Task statement:
Please swap "Tapestry" for "Rug" in the lines below and write them out again with everything else unchanged. Leave the pictures out of your answer.

+===+

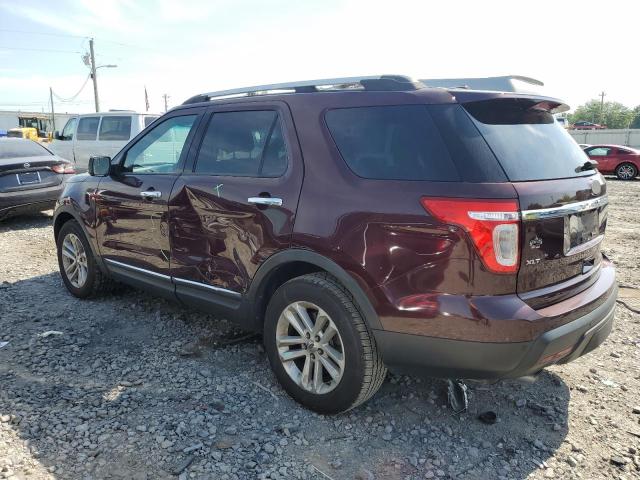 Vin: 1fmhk7d88bga37356, lot: 57629555, ford explorer xlt 20112
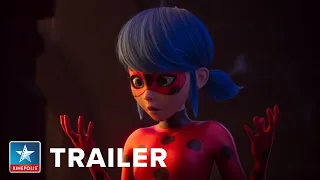 Ladybug & Cat Noir: de film | Officiële Vlaamse Trailer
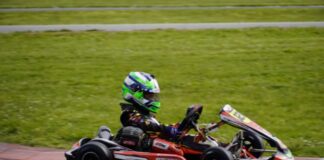 Kart: ottimo quarto posto ad Arce per Domenico Coco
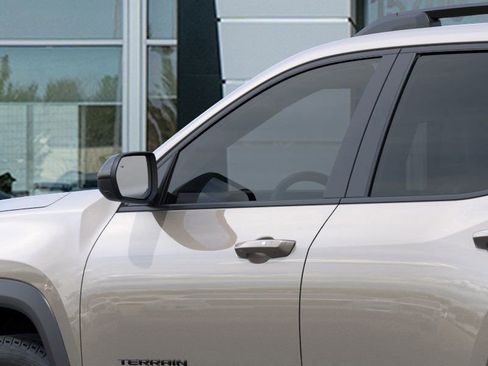 New 2026 GMC Terrain Elevation w/ Elevation Premium Package AWD/4WD image 12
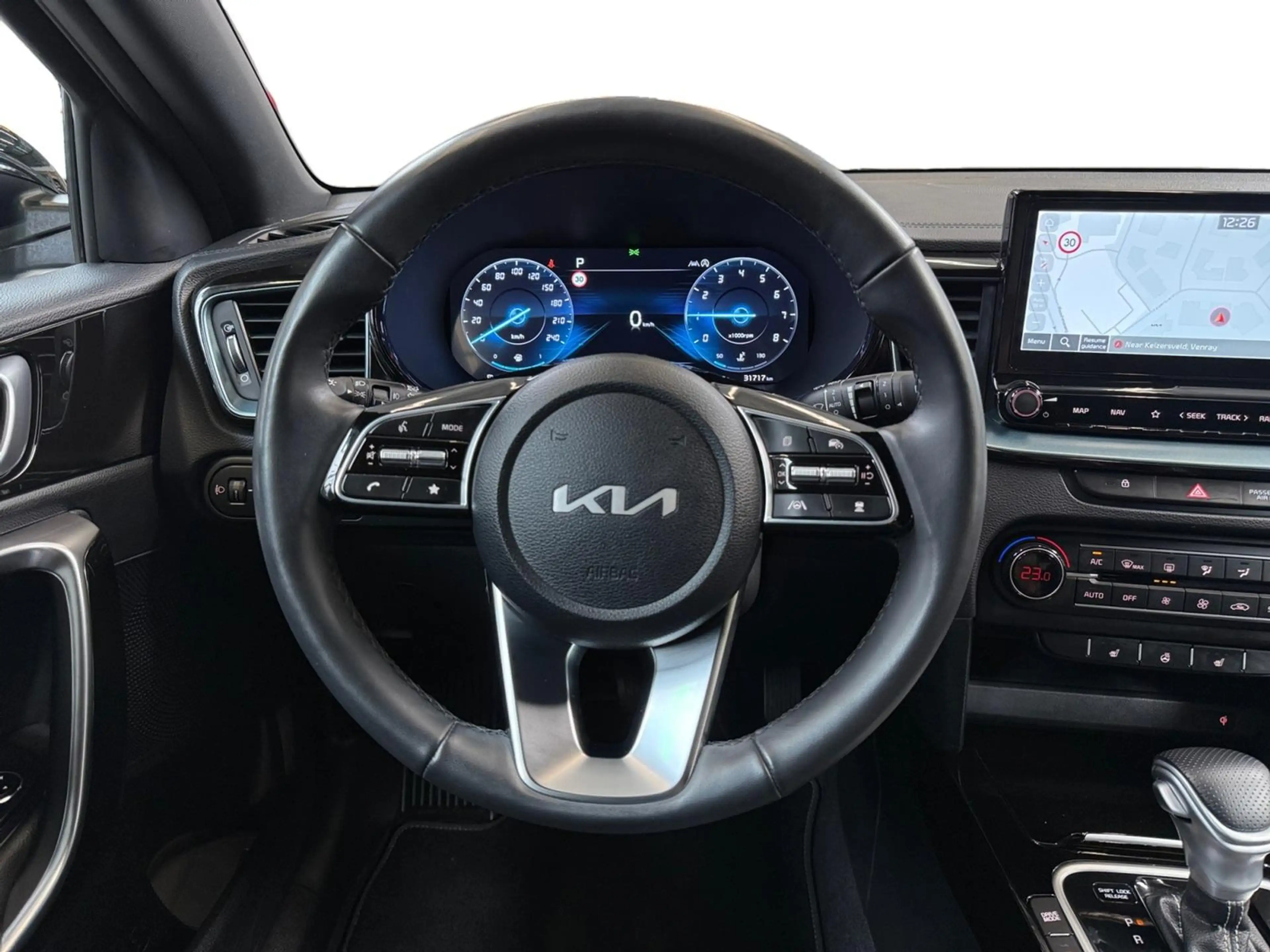 Kia Ceed SW / cee'd SW Sportswagon 1.0 T-GDi MHEV Design Edition I Automa — photo 12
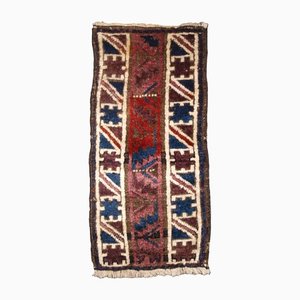 Antique Afghan Baluch Animal Trapping Tapestry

+===+

Result of this task:
 Vin: 1fmhk7d88bga37356, lot: 57629555, ford explorer xlt 20112
 Ladybug & Cat Noir: de film | Officiële Vlaamse Trailer
 Kart: ottimo quarto posto ad Arce per Domenico Coco
 New 2026 GMC Terrain Elevation w/ Elevation Premium Package AWD/4WD image 12
 Kia Ceed SW / cee'd SW Sportswagon 1.0 T-GDi MHEV Design Edition I Automa — photo 12
 Antique Afghan Baluch Animal Trapping Rug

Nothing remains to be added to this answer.